Relationship between Lease Bonus and Mineral Rights Value
By John B. Gustavson, Certified Minerals Appraiser #1992-1
Lease Bonus Method for Conventional Oil & Gas Rights
The Lease Bonus method for conventional oil & gas mineral rights has been observed in the market and in literature, ,  since the 1990’s and possibly earlier. In its simplest form it provides an estimate of the Fair Market Value of a landowner’s oil & gas mineral estate under the assumption that the Highest & Best Use is for the leasing and exploration for oil & gas. The Lease Bonus method is therefore applicable during the early stages of an oil & gas play.
The method is reliable when lease terms such as front-end bonus, annual rentals or paid-up bonus, primary term and royalty rate are reasonably uniform in an area.

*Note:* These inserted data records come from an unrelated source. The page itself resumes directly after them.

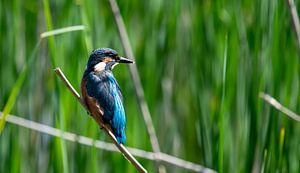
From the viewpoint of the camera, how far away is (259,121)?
240 centimetres

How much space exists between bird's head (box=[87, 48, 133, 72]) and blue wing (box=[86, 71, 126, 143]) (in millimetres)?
23

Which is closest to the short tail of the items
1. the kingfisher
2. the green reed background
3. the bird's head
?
the kingfisher

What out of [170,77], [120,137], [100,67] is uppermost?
[100,67]

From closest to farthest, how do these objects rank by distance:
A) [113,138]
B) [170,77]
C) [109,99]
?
1. [113,138]
2. [109,99]
3. [170,77]

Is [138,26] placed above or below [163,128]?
above

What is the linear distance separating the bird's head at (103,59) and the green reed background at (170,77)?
0.15 m

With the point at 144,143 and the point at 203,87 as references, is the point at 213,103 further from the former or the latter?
the point at 144,143

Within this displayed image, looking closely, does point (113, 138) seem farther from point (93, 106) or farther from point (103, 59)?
point (103, 59)

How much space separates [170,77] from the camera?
10.3 ft

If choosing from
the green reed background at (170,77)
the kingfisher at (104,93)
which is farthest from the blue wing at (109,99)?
the green reed background at (170,77)

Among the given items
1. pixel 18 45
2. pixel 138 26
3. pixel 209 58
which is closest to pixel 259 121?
pixel 209 58

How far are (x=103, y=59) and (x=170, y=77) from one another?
141 cm

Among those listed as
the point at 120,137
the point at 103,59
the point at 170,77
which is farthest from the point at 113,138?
the point at 170,77

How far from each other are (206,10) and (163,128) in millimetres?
673
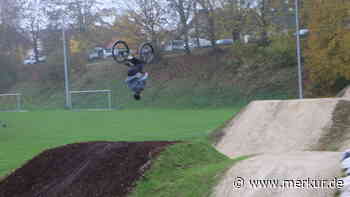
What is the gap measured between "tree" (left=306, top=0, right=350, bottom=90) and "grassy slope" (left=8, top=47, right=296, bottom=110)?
4522 mm

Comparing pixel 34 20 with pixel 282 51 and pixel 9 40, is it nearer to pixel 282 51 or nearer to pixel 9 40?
pixel 9 40

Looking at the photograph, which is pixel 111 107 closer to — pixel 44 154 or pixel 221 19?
pixel 221 19

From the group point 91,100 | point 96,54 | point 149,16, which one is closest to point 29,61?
point 96,54

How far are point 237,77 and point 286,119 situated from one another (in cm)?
3237

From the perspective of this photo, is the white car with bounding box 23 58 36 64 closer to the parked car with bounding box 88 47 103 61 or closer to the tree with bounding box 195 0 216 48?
the parked car with bounding box 88 47 103 61

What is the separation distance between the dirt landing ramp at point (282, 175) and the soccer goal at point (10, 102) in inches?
2042

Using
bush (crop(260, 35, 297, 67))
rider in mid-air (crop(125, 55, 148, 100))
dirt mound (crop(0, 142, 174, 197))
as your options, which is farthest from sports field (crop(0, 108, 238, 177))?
bush (crop(260, 35, 297, 67))

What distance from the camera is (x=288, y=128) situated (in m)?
21.6

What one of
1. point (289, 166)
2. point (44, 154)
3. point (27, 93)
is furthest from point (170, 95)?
Answer: point (289, 166)

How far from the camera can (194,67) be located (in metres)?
59.4

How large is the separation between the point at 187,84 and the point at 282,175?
1838 inches

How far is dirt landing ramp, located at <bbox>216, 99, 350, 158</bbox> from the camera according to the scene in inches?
776

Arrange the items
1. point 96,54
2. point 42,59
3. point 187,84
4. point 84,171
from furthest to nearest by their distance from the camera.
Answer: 1. point 42,59
2. point 96,54
3. point 187,84
4. point 84,171

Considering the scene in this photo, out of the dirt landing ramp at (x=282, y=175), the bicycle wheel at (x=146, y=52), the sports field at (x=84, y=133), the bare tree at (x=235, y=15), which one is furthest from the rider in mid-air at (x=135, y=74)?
the bare tree at (x=235, y=15)
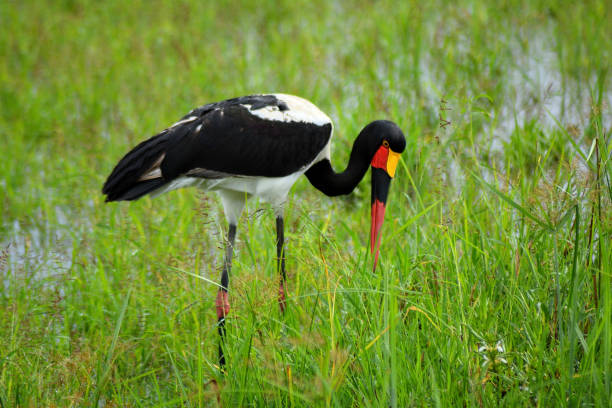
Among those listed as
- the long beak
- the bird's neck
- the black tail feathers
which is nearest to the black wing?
the black tail feathers

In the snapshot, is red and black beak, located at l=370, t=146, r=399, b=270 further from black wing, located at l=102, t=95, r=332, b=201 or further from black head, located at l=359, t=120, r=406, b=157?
black wing, located at l=102, t=95, r=332, b=201

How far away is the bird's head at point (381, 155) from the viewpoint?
10.3 ft

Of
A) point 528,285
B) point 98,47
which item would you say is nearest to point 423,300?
point 528,285

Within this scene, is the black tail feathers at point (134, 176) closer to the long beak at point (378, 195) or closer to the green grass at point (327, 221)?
the green grass at point (327, 221)

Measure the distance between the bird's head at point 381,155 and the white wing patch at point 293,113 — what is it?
24cm

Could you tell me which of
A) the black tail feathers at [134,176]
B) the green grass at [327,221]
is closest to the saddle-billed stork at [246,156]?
the black tail feathers at [134,176]

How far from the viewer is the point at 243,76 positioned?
18.2 ft

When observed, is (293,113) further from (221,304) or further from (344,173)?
(221,304)

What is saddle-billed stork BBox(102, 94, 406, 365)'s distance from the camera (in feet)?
9.41

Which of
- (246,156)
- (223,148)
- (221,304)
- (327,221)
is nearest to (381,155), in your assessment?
(327,221)

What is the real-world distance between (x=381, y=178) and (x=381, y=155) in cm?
11

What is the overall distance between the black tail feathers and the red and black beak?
3.14 feet

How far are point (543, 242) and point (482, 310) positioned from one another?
1.22ft

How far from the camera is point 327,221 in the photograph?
10.3 feet
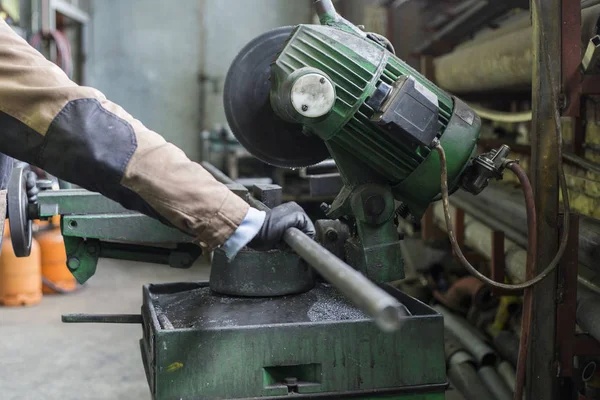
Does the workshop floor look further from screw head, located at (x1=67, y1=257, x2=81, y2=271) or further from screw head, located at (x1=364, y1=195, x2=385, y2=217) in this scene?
screw head, located at (x1=67, y1=257, x2=81, y2=271)

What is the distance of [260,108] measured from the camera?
1.60 metres

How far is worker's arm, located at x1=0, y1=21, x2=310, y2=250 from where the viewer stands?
1055 millimetres

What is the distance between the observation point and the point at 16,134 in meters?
1.07

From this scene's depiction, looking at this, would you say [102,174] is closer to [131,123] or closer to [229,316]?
[131,123]

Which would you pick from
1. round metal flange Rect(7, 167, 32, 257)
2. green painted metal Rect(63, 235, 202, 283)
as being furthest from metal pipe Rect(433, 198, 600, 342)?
round metal flange Rect(7, 167, 32, 257)

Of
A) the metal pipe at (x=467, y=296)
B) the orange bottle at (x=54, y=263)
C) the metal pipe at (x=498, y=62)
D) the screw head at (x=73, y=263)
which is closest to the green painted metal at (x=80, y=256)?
the screw head at (x=73, y=263)

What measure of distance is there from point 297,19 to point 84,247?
4749 mm

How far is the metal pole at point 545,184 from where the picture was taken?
5.10 feet

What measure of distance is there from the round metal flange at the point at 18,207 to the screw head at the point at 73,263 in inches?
4.3

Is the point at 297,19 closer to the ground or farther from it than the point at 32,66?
farther from it

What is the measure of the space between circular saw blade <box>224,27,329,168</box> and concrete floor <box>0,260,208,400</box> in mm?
1618

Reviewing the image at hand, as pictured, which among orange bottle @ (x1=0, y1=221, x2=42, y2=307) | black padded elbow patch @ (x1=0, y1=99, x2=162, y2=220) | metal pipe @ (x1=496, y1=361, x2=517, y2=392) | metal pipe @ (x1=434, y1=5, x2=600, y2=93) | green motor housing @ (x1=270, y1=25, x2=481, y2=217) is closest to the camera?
black padded elbow patch @ (x1=0, y1=99, x2=162, y2=220)

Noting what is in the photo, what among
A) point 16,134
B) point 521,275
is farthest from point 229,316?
point 521,275

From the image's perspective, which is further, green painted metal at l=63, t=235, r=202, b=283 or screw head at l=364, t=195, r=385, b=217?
green painted metal at l=63, t=235, r=202, b=283
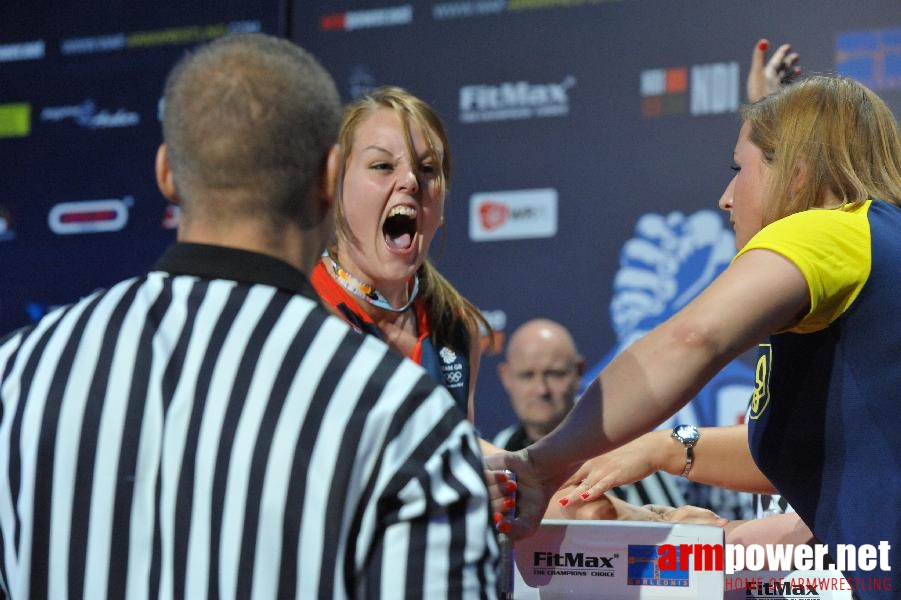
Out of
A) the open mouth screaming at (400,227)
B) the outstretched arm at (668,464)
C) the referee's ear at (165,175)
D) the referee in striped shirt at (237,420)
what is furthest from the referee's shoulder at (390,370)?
the open mouth screaming at (400,227)

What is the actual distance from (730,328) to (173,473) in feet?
2.43

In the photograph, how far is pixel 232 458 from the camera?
1063mm

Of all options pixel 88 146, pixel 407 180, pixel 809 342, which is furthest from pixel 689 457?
pixel 88 146

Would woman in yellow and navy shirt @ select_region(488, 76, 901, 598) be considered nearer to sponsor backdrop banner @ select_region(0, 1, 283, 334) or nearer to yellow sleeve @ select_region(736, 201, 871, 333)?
yellow sleeve @ select_region(736, 201, 871, 333)

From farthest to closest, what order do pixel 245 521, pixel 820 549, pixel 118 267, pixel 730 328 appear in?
pixel 118 267
pixel 820 549
pixel 730 328
pixel 245 521

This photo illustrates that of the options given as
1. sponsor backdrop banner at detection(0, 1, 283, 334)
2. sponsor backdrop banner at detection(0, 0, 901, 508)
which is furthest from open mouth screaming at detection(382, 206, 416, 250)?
sponsor backdrop banner at detection(0, 1, 283, 334)

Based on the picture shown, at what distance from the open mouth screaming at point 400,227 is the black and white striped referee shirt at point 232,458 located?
1.42 meters

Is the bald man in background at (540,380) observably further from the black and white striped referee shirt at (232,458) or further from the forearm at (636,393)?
the black and white striped referee shirt at (232,458)

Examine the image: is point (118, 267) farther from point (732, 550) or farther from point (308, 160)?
point (308, 160)

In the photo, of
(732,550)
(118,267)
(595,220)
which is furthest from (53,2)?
(732,550)

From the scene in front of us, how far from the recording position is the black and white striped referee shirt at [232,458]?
104cm

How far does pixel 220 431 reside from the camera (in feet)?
3.51

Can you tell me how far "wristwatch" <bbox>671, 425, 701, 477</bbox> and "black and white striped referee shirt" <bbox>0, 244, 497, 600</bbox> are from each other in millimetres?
947

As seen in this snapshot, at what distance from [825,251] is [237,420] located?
0.83 metres
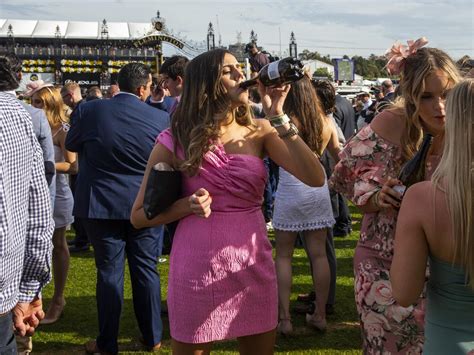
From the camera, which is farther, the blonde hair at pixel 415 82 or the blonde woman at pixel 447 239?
the blonde hair at pixel 415 82

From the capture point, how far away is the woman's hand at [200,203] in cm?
238

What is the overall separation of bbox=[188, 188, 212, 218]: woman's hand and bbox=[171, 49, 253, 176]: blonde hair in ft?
0.52

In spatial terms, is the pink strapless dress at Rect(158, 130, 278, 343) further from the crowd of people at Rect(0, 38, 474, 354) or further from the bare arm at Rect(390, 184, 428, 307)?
the bare arm at Rect(390, 184, 428, 307)

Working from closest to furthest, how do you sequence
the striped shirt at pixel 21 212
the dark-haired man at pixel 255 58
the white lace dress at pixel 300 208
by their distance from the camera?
the striped shirt at pixel 21 212 → the white lace dress at pixel 300 208 → the dark-haired man at pixel 255 58

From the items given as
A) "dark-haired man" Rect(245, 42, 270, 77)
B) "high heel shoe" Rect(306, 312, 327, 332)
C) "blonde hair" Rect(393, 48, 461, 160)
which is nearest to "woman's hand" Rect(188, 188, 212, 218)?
"blonde hair" Rect(393, 48, 461, 160)

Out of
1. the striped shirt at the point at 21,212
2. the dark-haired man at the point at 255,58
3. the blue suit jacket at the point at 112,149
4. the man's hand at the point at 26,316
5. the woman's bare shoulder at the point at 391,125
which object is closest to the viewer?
the striped shirt at the point at 21,212

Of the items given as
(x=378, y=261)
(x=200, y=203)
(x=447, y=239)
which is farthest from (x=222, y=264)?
(x=447, y=239)

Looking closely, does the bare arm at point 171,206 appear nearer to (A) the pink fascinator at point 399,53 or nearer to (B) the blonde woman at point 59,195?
(A) the pink fascinator at point 399,53

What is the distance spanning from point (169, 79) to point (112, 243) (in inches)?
69.7

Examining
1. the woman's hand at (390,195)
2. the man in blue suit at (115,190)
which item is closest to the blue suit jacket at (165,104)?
the man in blue suit at (115,190)

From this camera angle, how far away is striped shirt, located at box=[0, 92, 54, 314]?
2.00m

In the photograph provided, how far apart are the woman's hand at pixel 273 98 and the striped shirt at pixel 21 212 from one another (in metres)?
0.96

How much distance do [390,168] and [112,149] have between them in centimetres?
215

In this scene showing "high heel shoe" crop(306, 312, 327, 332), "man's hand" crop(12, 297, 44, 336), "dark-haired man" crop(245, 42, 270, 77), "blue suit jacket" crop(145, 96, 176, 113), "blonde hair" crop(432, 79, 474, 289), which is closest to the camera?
"blonde hair" crop(432, 79, 474, 289)
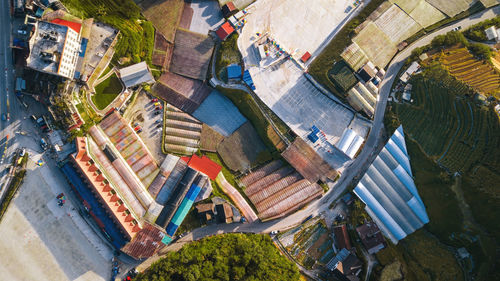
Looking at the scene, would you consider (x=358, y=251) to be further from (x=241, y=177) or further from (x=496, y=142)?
(x=496, y=142)

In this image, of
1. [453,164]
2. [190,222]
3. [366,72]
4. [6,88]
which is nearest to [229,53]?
[366,72]

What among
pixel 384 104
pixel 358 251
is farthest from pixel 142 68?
pixel 358 251

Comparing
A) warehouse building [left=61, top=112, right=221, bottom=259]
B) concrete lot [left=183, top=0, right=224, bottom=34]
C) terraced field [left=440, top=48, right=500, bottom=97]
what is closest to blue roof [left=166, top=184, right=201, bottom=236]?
warehouse building [left=61, top=112, right=221, bottom=259]

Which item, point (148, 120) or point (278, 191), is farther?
point (148, 120)

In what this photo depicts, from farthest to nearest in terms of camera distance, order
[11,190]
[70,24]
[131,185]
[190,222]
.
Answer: [190,222], [131,185], [11,190], [70,24]

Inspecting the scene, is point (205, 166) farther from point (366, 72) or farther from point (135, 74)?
point (366, 72)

When applied to conventional oil & gas plays with a distinct petroleum system (separate source rock, reservoir rock, etc.), the FMV of unleased oil & gas rights is reliably estimated by multiplying the current lease bonus amount in dollars per acre with a factor of from 2½ to 3.
If the subject property were already under lease, the Appraiser may account for this negative fact by using the present worth of the future bonus.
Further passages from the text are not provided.